- EXERCISE DESCRIPTION
Whatever appears in the data below, copy it exactly.

- EXERCISE DATA
--------------------------------------------------
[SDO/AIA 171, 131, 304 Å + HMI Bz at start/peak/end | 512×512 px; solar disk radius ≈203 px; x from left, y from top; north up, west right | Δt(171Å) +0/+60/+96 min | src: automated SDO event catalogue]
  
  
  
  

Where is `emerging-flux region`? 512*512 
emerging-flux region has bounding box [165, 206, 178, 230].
--------------------------------------------------
- RESULT FOR THIS EXERCISE
[SDO/AIA 171, 131, 304 Å + HMI Bz at start/peak/end | 512×512 px; solar disk radius ≈203 px; x from left, y from top; north up, west right | Δt(171Å) +0/+60/+96 min | src: automated SDO event catalogue]
  
  
  
  

Where is `emerging-flux region`? 512*512 
emerging-flux region has bounding box [165, 206, 178, 230].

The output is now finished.